Why do Supervisors have to be Trained in Drug and Alchol Recognition?

In order to be certified a motor carrier must have those employees that supervise drivers to be trained in the recognition of an impaired driver. The employee must obtain one hour of training in what to look for and far as intoxication by alcohol and one hour in drug use signs and symptoms. The one hour of alcohol training consists of the effects that alcohol has on a body and the signs and symptoms an employee can identify to make an accurate assessment as to the driver's intoxication.

Alcohol Suspicion

Intoxication is actually a misunderstood statement in that a driver that has any amount of alcohol beverage on his or her breath should be removed from a safety sensitive function.

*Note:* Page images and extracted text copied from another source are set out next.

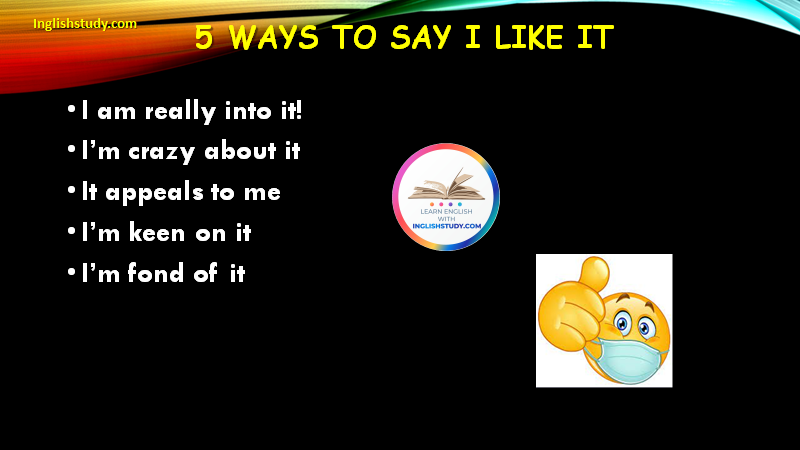 Inglishstudy.com

5 WAYS TO SAY I LIKE IT

• I am really into it!
• I'm crazy about it
• It appeals to me
• I'm keen on it
• I'm fond of it

LEARN ENGLISH WITH INGLISHSTUDY.COM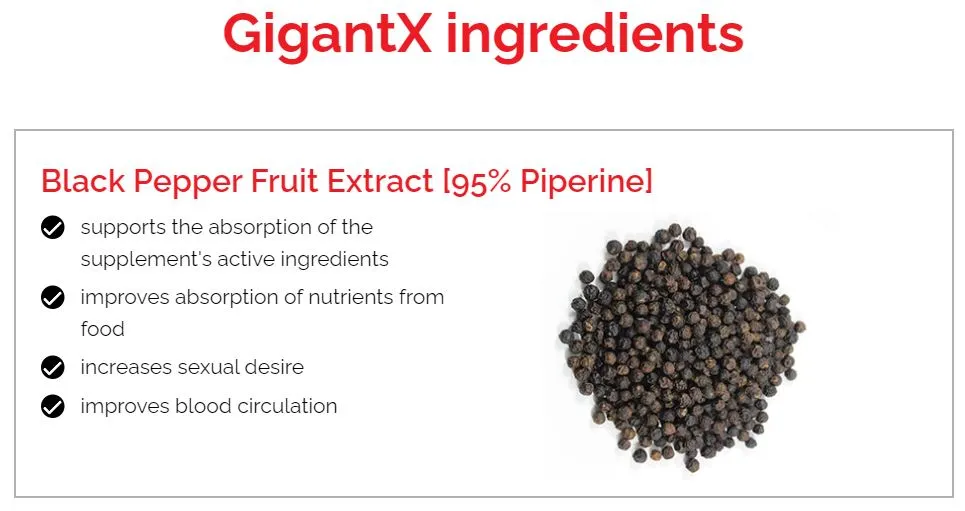 GigantX ingredients

Black Pepper Fruit Extract [95% Piperine]

supports the absorption of the supplement's active ingredients

improves absorption of nutrients from food

increases sexual desire

improves blood circulation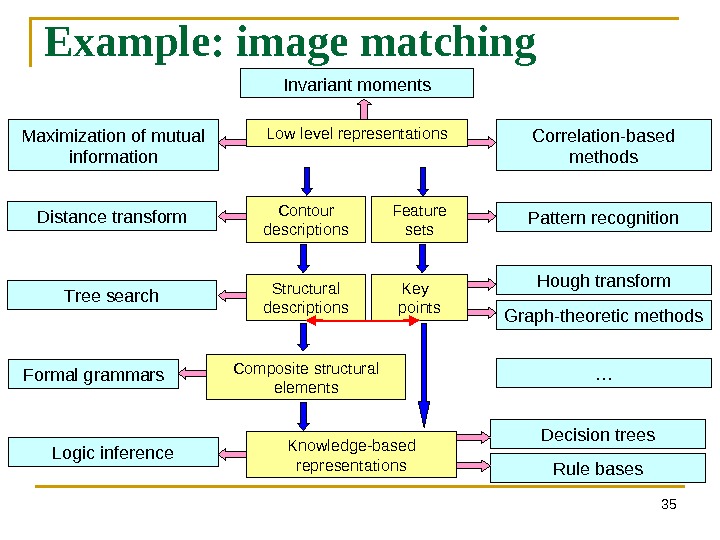 Example: image matching

Invariant moments

Maximization of mutual information

Low level representations

Correlation-based methods

Distance transform

Contour descriptions

Feature sets

Pattern recognition

Tree search

Structural descriptions

Key points

Hough transform

Graph-theoretic methods

Formal grammars

Composite structural elements

…

Logic inference

Knowledge-based representations

Decision trees

Rule bases

35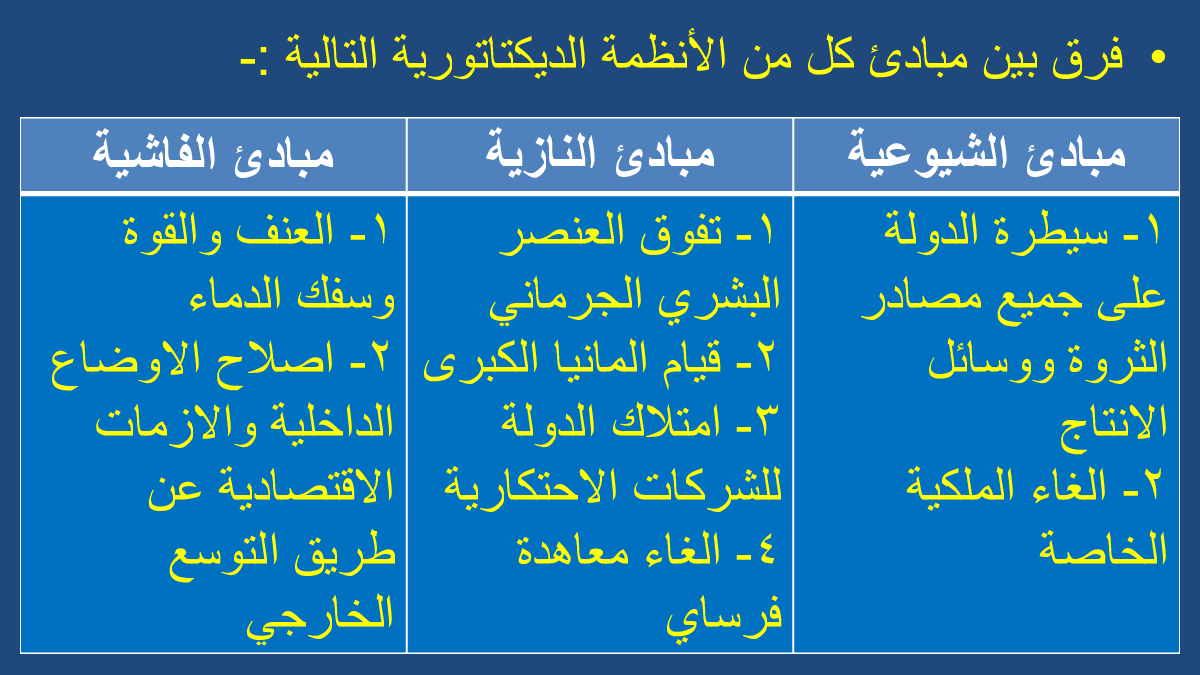 • فرق بين مبادئ كل من الأنظمة الديكتاتورية التالية :-

| مبادئ الشيوعية | مبادئ النازية | مبادئ الفاشية |
|---|---|---|
| ١- سيطرة الدولة على جميع مصادر الثروة ووسائل الانتاج ٢- الغاء الملكية الخاصة | ١- تفوق العنصر البشري الجرماني ٢- قيام المانيا الكبرى ٣- امتلاك الدولة للشركات الاحتكارية ٤- الغاء معاهدة فرساي | ١- العنف والقوة وسفك الدماء ٢- اصلاح الاوضاع الداخلية والازمات الاقتصادية عن طريق التوسع الخارجي |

A driver is intoxicated at .04 percent alcohol which is not very much alcohol in a person’s system. It would be the equivalent of about two 12 ounce beers, or two shots of 86 proof liquor. If a driver is tested for more than 0.04 percent blood alcohol concentration he could be charged with driving while intoxicated in a CMV.  

At 0.04 percent the signs of intoxication are very subtle. The fact that a person has alcohol on their breath is cause for removing a driver from a truck or anything to do with a CMV.

A supervisor would look for things in a driver such as frequent trips to the restroom, odor of alcohol on the drivers clothes, and on their breath. Look at evidence of an alcoholic beverage in or around his woor area or in his CMV.

Drug Suspicion

The drug training consists of learning about the effects on the five types of drugs that the FMCSA tests for and their effect on a driver. Marijuana, Cocaine, Amphetamine and Methamphetamine, Opiates including prescription drugs and heroin and PCP.

A lot of what is learned about alcohol can also be applied to drug abuse as many signs and symptoms are the same. A certified supervision would be trained to spot certain things in the behavior, odors, speech, balance, walking and overall appearance.

Symptoms included drivers that are having financial problems, troubles in their home life, withdrawing from friends and avoiding the office, dispatch and bosses at their company. Other symptoms include speech that is slurred, very slow or very fast, or described as speaking with a thick tongue.

Other symptoms that are similar in most drugs that are alike in a person that abuses alcohol is that most make a person have a “don’t give a care” attitude, or can just make a person look as if they are about to fall asleep. .Whereas Methamphetamine has an effect when first taken to make a person very hyperactive with almost uncontrollable movements and persons touching their face and scratching at their skin. Opiates can cause a person to be very drowsy or put them to sleep.

All in all a supervisor is to base his determination specifically on what he sees, what he can write about, concerning the appearance, speech, body odors, and movements of the person he sends for a reasonable suspicion drug or alcohol test.